Tasks to carry out —
1. In the article on the Aratere ferry grounding, at about what time did the Aratere run aground?
2. Name every person identified by name in the article on the Aratere ferry grounding.
3. Continue the article on the Aratere ferry grounding from its final sentence.

Page extract —
-=-=-

Aratere ferry grounding: Transporting New Zealand wants assurances from Government over 'fragile' inter-island connection

By Finn Blackwell for RNZ

The grounding of the only rail ferry in the Cook Strait demonstrates how fragile the inter-island connection is, Transporting New Zealand says.

The Interislander ferry Aratere had been on a freight-only sailing on Friday when it suffered a steering failure and ran aground about 10pm.

It was refloated on Saturday night and will to safe anchorage in Picton Harbour Sunday.

Transporting NZ interim chief executive Dom Kalasih said the organisation needed assurances from the government that something would be done to provide a reliable service.

"The incident has really just demonstrated how fragile that link is," he said.

"We'll certainly be advocating hard for greater certainty from government as to what the plan is to make that link more reliable."

Kalasih said there should not be significant long-term impacts to freight networks because of the Aratere running aground.

KiwiRail chief executive Peter Reidy said any delays to the freight network would depend on how long the Aratere was out of service.

"We're working right now with our customers of the rail freight, getting it onto (Aratere's sister ship) the Kaitaki, to be able to move it across the Cook Strait, which we do regularly," he said.

"When Aratere is in a wet-dock or a dry-dock, we'll move it through the other ships."

-=-=-

Records provided —

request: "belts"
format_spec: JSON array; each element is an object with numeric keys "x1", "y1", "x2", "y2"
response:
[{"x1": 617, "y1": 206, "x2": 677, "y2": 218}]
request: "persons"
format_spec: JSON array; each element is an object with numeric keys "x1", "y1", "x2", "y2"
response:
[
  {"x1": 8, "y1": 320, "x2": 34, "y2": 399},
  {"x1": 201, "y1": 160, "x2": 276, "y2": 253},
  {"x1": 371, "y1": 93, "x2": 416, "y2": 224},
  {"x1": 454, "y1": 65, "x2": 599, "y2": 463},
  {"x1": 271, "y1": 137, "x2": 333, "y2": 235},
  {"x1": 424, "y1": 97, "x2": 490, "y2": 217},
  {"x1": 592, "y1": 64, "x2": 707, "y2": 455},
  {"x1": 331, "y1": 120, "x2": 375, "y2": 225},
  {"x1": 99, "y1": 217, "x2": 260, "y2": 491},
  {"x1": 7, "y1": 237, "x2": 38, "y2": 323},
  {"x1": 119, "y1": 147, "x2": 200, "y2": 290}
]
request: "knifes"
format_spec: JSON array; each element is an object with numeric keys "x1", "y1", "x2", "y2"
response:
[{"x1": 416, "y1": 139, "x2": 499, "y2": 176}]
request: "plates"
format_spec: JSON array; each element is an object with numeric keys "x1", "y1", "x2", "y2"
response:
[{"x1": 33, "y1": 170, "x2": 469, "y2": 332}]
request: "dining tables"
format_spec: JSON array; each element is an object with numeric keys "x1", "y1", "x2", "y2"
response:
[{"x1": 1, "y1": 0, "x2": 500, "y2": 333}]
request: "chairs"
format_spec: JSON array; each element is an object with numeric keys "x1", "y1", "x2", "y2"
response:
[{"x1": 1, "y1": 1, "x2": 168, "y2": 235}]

-=-=-

Outputs in order —
1. It ran aground at about 10pm on Friday.

2. Finn Blackwell, Dom Kalasih, Peter Reidy

3.
In a statement, Reidy acknowledged the disruption the grounding had caused.

"We know this incident is extremely disruptive for our customers and appreciate their patience as we work with them to organise alternative arrangements," he said.

But Maritime Union spokesperson Victor Billot said there could be significant hold-ups to freight with Aratere out of service, as Kaitaki was not rail-enabled.

"Any freight going across the Cook Strait, if it's rail-based, it has to get put on trucks, then taken onto the ferries, then taken off the trucks, then put back on the rail," he said.

"That's not an ideal situation in terms of double handling, and emissions and so forth, and the time it takes, and the cost."

KiwiRail said it could not give a timeframe for the Aratere's return to service.

It said the ferry would not operate until it had been released by Maritime New Zealand, which was investigating the grounding.